The effects of COVID-19 on Baltimore businesses has already been tragic. Over the past few weeks alone, announced closures have included treasured favorites like Maisey’s, City Café, and Ma Petite Shoe. And with a COVID-19 vaccine still months away, many more businesses are on the verge of disappearing.
Most calls to action have focused on residents’ power as consumers. Carryout from your favorite restaurant! Buy a gift card from your local hardware store!
While these actions are valuable, there is another, more powerful way that Baltimoreans can help ensure local businesses thrive: Invest in them.
In a healthy capital market, 60-80% of our long-term savings would support 60-80% of our businesses —especially those businesses so closely tied to our community’s well-being. In fact, almost none of our savings touch these businesses.
U.S. households now hold $56 trillion in long-term investments in stocks, bonds, mutual funds, pension funds, and insurance funds. If we fixed our investment system, if we moved just 60% of $56 trillion from Wall Street to Main Street, every community would enjoy about $100,000 of additional capital per resident. Metro Baltimore, with 2.3 million residents, would have $23 billion to invest in its small business sector.
But who needs perfection? Even the shift of 10%, 5%, or just 1% of our retirement savings would generate an unprecedented boost in our economy.
Thanks to recent changes in securities laws, small businesses can now raise money easily and affordably from grassroots investors. Investment crowdfunding enables businesses to get the capital they need directly from their customers or fans. That was not true during the last economic turndown in 2008.
Starting in 2016, approximately 432,000 investors — the vast majority neither “accredited” nor wealthy — have put $340 million into 2,200 companies. The most successful entrepreneurs have been female and nonwhite, precisely those businesspeople most overlooked by existing markets.
What’s especially promising for Baltimoreans is that our city is home to the only locally focused grassroots crowdfunding platform in the nation, the Maryland Neighborhood Exchange. This nonprofit effort has been working over the past year to educate local businesses and community residents about the virtues of crowdfunding, introduce them to federally-licensed online “portals” where investment transactions are allowed, and ensure businesses with crowdfunding campaigns develop the strategies they need to reach their campaign goals.

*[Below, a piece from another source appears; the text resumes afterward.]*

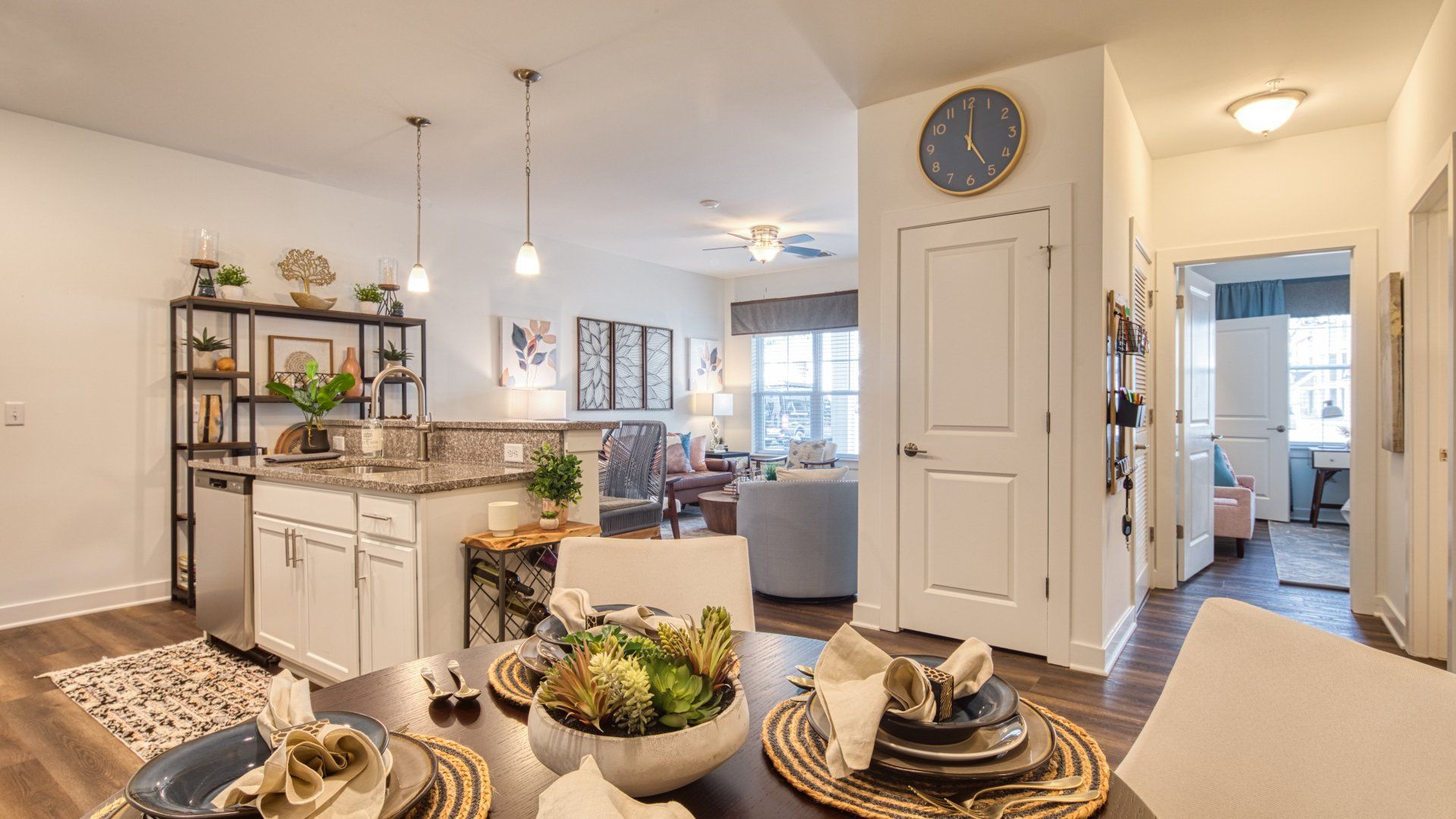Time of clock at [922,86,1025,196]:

Baltimore businesses not only can access the capital they need, but by converting their customers into investors, they can create armies of supporters with a powerful incentive to use and promote their businesses as much as possible.
These businesses, in turn, will help their neighborhoods thrive. They also will be paying returns to resident investors rather than to an outside corporate bank, thus enabling Baltimoreans to build wealth and benefit from local business growth.
Businesses can crowdfund traditional loans, offer equity, or even offer residents a small percentage of their profits overtime, a model that could be desirable during this pandemic since businesses won’t re-pay until they are again making money.
Given this model’s potential, we are eager to raise awareness about it citywide. But we can’t do this alone — this needs to become a municipal priority. We urge the city and its philanthropic community to:
All these actions would cost something, but we challenge anyone in the city to show another strategy that would be such a win for residents and businesses, and generate billions of dollars off economic growth, at such a low cost. Skeptics should heed the immortal words of Sir Francis Bacon: “It would be an unsound fancy and self-contradictory to expect that things which have never yet been done can be done except by means which have never yet been tried.”
Michael Shuman and Stephanie Geller are co-founders of the Maryland Neighborhood Exchange. Shuman also is the author of “Put Your Money Where Your Life Is: How to Invest Locally Using Self-Directed IRAs and Solo 401ks,” and Stephanie spearheads the local nonprofit initiative, Community Wealth Builders.